(Source text)

Obamacare Healthcare.gov Website Will Be Taken Down For Repairs
The Obamacare website healthcare.gov will be unavailable during off-peak hours this weekend for so-called maintenance.
Despite, or because of, all the Obamacare hoopla, healthcare.gov users encountered a lot of frustrating glitches and delays trying to access the site to sign up for health insurance or check rates when the federal website went live on Tuesday. Americans also encountered similar glitches this week on health exchange websites set up at the state level.
AP confirms that healthcare.gov — which was built in Canada rather than the US — will go offline over the weekend: “Bedeviled by technology glitches that frustrated millions of consumers, the Obama administration is taking down its health overhaul website for repairs this weekend… Technology problems overwhelmed the launch of new health insurance markets Tuesday, embarrassing the administration just when the health care law known as ‘Obamacare’ was supposed to be introduced to average consumers.”
In more than half of the states, the feds are running the state exchanges because the states declined to set up their own.
In a statement, the US Department of Health and Human Services said that “To make further improvements to the system, we will be taking down the application part of the website for scheduled maintenance during off-peak hours over the weekend. The enhancements we are making will enable more simultaneous users to successfully create an account and move through the application and plan shopping process.” The agency claims the site had over 8 million unique visitors since Tuesday but did not disclose how many people actually signed up for health insurance.
Healthcare.gov will reportedly go offline at 1 a.m. each night over the weekend although call centers will remain open.
President Obama and others in his administration have offered an analogy with Apple and how the company often has to fix technological glitches after introducing new products. The Washington Post notes, however, that “the Obama administration doesn’t have a basically working product that would be improved by a software update. They have a Web site that almost nobody has been able to successfully use. If Apple launched a major new product that functioned as badly as Obamacare’s online insurance marketplace, the tech world would be calling for Tim Cook’s head.”

(End Source text)

= Aim of the task =
Extract the passage of the healthcare.gov article that runs from "In a statement, the" up to and including "will remain open.".

(Information)

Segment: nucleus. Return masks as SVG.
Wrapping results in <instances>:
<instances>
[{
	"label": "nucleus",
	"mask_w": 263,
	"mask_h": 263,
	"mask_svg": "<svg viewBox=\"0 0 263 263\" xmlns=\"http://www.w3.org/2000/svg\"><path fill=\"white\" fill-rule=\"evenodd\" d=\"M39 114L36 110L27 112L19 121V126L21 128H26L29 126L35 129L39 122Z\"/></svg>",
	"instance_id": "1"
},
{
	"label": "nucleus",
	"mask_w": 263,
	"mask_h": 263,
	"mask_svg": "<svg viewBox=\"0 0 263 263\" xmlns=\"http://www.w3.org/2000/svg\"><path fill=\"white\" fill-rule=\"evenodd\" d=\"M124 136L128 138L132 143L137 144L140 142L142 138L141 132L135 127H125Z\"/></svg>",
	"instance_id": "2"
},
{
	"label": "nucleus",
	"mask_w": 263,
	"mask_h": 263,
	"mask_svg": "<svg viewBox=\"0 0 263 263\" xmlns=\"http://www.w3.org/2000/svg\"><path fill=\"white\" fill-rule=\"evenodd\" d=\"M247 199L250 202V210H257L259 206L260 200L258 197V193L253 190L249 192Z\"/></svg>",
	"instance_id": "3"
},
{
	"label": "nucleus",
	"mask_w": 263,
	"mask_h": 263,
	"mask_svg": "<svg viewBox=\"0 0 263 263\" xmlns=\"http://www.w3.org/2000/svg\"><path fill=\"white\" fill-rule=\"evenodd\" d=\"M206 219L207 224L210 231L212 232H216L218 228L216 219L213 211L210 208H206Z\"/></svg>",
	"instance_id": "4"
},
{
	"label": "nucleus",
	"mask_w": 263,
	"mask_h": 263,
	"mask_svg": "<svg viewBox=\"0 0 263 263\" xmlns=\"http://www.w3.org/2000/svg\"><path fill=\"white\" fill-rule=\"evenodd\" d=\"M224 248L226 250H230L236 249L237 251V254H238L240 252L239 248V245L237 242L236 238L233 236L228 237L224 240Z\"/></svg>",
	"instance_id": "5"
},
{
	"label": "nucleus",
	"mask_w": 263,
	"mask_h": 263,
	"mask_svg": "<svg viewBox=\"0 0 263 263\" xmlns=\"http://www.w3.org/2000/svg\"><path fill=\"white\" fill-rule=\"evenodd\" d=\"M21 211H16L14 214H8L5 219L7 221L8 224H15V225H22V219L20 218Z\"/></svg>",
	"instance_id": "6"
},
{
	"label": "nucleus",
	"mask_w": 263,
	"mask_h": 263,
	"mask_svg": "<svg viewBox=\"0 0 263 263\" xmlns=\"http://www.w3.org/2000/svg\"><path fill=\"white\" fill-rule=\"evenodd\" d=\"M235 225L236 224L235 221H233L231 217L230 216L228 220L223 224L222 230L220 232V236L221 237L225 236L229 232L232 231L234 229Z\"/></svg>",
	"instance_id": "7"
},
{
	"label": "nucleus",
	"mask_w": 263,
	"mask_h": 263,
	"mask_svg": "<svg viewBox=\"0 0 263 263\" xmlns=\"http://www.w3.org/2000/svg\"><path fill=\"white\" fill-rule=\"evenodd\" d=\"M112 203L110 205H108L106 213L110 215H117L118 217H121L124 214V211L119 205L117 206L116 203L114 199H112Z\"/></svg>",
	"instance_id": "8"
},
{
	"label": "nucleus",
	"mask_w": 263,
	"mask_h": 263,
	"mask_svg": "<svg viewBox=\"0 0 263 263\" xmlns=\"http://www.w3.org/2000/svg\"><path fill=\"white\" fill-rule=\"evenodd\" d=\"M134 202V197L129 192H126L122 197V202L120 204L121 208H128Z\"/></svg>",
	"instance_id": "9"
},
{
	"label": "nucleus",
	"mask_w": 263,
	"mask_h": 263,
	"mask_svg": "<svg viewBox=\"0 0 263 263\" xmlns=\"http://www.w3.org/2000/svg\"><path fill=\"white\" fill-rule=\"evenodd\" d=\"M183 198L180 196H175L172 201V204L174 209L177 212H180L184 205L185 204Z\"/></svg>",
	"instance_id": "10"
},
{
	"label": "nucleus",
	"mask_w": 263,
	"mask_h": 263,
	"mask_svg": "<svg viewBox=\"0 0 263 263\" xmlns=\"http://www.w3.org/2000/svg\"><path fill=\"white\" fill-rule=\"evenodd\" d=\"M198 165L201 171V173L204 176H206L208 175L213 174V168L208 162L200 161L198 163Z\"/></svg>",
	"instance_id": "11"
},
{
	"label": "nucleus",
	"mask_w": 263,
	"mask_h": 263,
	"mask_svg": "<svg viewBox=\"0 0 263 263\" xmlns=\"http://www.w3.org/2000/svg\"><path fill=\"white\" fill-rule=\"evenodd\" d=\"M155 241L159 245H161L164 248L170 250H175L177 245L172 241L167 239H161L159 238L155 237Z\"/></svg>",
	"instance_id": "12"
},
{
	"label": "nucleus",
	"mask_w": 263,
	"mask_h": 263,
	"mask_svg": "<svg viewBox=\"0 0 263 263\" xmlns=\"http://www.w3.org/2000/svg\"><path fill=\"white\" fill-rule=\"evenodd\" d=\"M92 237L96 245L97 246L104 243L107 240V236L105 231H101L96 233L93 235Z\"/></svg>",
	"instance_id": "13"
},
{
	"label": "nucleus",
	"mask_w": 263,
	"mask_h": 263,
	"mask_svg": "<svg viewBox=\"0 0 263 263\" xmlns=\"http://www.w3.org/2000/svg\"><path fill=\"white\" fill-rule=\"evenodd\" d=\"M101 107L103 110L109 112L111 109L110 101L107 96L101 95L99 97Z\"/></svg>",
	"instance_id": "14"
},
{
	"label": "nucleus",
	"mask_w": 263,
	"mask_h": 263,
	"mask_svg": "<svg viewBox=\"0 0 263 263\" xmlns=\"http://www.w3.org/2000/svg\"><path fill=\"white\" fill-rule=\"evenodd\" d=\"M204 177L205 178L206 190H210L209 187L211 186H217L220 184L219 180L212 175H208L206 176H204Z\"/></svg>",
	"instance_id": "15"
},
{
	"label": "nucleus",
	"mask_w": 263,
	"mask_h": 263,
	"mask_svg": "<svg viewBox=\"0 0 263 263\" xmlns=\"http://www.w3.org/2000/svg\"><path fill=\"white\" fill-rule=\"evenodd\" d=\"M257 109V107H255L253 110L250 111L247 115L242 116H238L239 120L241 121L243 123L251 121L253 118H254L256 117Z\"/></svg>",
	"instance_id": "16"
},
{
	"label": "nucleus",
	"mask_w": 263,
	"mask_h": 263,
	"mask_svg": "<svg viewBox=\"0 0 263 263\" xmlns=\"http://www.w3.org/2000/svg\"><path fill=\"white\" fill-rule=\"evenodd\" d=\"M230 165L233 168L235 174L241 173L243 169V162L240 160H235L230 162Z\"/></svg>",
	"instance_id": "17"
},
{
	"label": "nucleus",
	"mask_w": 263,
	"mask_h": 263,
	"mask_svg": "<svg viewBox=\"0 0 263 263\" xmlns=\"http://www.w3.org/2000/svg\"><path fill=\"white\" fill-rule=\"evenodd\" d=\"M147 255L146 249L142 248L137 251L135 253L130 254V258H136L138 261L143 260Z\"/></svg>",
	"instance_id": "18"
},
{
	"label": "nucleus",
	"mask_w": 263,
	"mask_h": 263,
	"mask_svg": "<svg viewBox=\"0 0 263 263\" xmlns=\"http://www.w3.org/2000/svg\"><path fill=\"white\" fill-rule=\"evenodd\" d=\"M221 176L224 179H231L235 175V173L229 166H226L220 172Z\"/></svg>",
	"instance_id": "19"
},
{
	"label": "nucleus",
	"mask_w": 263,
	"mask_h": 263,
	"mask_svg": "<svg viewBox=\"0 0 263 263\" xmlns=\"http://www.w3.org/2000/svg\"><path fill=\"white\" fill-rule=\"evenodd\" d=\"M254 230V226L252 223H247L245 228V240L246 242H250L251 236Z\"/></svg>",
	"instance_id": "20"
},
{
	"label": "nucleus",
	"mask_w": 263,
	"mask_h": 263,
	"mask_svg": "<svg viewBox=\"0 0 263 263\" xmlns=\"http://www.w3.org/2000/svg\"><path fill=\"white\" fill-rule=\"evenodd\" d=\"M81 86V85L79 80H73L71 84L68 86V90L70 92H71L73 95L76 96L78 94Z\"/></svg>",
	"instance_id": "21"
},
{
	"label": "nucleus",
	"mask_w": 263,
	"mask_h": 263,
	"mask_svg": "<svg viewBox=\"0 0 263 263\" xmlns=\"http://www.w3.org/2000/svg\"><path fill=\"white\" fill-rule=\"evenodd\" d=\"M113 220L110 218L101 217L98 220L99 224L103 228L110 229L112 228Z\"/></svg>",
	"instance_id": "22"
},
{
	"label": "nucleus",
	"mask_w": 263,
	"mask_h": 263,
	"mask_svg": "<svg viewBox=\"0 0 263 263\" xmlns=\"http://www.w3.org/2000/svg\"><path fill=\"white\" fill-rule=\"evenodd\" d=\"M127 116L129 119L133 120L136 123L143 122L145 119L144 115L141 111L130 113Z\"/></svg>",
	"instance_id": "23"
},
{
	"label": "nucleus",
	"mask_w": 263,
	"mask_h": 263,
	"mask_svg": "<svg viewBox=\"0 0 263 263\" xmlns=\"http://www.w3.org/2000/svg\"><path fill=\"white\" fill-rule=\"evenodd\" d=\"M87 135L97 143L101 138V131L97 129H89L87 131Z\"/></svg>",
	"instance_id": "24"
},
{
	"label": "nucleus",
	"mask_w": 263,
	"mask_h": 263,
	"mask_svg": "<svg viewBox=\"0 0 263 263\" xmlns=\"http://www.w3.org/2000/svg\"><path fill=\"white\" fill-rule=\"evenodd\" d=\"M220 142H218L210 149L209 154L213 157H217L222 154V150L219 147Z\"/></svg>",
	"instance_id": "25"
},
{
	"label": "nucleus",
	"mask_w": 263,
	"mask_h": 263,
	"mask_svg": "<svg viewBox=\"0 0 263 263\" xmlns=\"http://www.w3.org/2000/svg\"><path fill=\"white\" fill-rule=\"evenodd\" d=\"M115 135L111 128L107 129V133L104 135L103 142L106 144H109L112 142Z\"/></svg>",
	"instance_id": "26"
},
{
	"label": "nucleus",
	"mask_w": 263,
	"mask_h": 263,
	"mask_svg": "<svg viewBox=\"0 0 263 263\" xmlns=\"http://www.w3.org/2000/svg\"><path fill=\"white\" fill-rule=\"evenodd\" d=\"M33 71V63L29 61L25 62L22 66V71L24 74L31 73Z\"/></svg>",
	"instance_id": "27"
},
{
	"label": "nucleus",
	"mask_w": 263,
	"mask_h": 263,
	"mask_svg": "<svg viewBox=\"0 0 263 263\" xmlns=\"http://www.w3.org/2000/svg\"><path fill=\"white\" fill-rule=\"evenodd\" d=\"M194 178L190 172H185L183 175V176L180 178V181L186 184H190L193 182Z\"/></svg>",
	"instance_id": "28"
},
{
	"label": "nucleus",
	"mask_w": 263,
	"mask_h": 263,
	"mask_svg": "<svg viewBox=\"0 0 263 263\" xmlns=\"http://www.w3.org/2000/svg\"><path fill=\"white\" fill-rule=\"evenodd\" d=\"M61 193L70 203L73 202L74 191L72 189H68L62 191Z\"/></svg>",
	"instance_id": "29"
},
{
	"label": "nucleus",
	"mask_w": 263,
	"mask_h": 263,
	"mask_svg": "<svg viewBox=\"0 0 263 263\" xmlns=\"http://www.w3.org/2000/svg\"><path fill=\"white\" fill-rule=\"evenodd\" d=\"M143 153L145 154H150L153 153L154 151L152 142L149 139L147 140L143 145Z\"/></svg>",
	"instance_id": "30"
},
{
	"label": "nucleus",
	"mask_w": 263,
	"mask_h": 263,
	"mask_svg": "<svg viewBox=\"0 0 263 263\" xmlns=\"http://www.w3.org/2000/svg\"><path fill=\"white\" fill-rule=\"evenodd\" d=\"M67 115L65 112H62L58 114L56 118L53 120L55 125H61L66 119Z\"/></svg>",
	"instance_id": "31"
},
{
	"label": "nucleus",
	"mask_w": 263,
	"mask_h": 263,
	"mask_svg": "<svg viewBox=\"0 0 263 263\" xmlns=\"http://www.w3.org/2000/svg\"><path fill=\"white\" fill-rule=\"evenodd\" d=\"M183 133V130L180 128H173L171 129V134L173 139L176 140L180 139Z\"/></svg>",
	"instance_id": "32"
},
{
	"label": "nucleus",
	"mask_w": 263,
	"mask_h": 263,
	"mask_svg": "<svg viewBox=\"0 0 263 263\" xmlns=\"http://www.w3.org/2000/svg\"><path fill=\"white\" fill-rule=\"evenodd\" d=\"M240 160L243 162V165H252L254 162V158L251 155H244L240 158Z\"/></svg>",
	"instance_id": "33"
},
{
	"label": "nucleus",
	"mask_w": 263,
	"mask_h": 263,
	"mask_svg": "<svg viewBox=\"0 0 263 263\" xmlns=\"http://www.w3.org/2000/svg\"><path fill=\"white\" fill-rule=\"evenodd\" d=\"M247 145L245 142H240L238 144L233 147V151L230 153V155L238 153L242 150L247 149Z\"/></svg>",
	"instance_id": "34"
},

(End Information)

= Exercise solution =
In a statement, the US Department of Health and Human Services said that “To make further improvements to the system, we will be taking down the application part of the website for scheduled maintenance during off-peak hours over the weekend. The enhancements we are making will enable more simultaneous users to successfully create an account and move through the application and plan shopping process.” The agency claims the site had over 8 million unique visitors since Tuesday but did not disclose how many people actually signed up for health insurance.
Healthcare.gov will reportedly go offline at 1 a.m. each night over the weekend although call centers will remain open.